Here are a few strategies to help make the Lord's Day one of peace and joy:
  • Make Saturday a "work" day.  Rather than a being on a 7-day-per-week treadmill, wouldn't it be nice to shrink the work week by one seventh and thereby etch out a legitimate day of rest? Maybe it's just me, but whenever I let a Saturday waste away, I find myself slammed on Sunday.  Whenever I take care of chores or errands or catch-up work on Saturday, however, then Sunday plays out much more pleasantly.
  • Enjoy special foods.  St. Teresa of Avila once said that, to make a good retreat, one needs to eat well, sleep well and pray well.  When God made keeping the Sabbath Day holy one of the Ten Commandments, don't you think he had something like this in mind?  The old-fashioned idea of visiting family or friends on Sunday fits naturally with serving up some of our favorite foods.
  • Read a good book; write a long letter.  Maybe it's sketching or knitting or starting a weekly journal, but finding a creative outlet helps us mirror the Creator himself.  Doesn't appreciating art, or literature, or the "book of nature" make us more fully human?
  • Live a corporal or spiritual work of mercy.  Sunday should be a day of mercy, par excellence.  The Catechism reminds us that: "The works of mercy are charitable actions by which we come to the aid of our neighbor in his spiritual and bodily necessities. Instructing, advising, consoling, comforting are spiritual works of mercy, as are forgiving and bearing wrongs patiently. The corporal works of mercy consist especially in feeding the hungry, sheltering the homeless, clothing the naked, visiting the sick and imprisoned, and burying the dead" (n. 2447). Don't we all know someone who needs comfort or forgiveness or a simple visit? 
  • Laugh a little more.  If Dostoyevsky was right in saying that "The soul is healed by being with children," maybe it is because children make us smile.  They enjoy; they bring joy.  Jesus was clearly onto something when he said, "Unless you become like this child..."

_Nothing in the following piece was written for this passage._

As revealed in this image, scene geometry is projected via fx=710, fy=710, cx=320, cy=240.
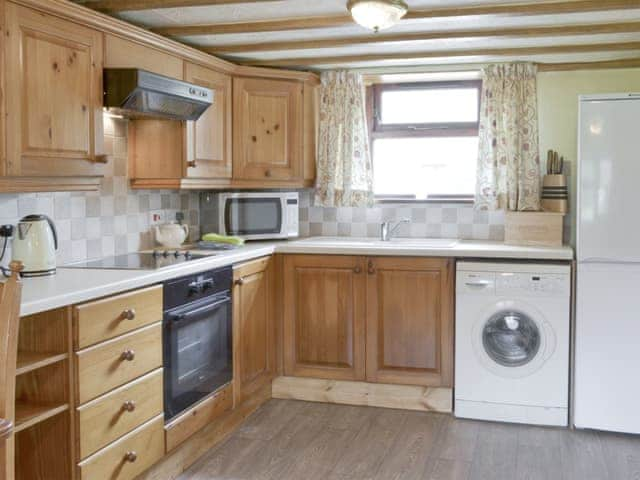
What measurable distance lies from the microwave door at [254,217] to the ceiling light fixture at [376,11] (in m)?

  • Worship the Lord of Life.  If we started beating back the "weekend" mentality, wouldn't we get off the roller coaster of manic behavior?  When Sunday is a day of thanksgiving and praise for the blessings of the previous week, as well as a preview of petitions and intercessions for the upcoming week, then there is balance in my life.  When I'm worshipping the good and loving God, the tempting idolatry of the work-a-day world fades away.

Discouragement, despair and the proverbial "blues" are always from "He Who Shall Not Be Named," as they say in the Harry Potter novels.  We must resolve to resist such temptations.

But blue is also the privileged color of Our Lady, who wants us to share in her Son's joy.  So doesn't it make sense to entrust our weekly struggles to her mantle of mercy?  She is more than able to re-cast our weekly worries in a new shade of blue.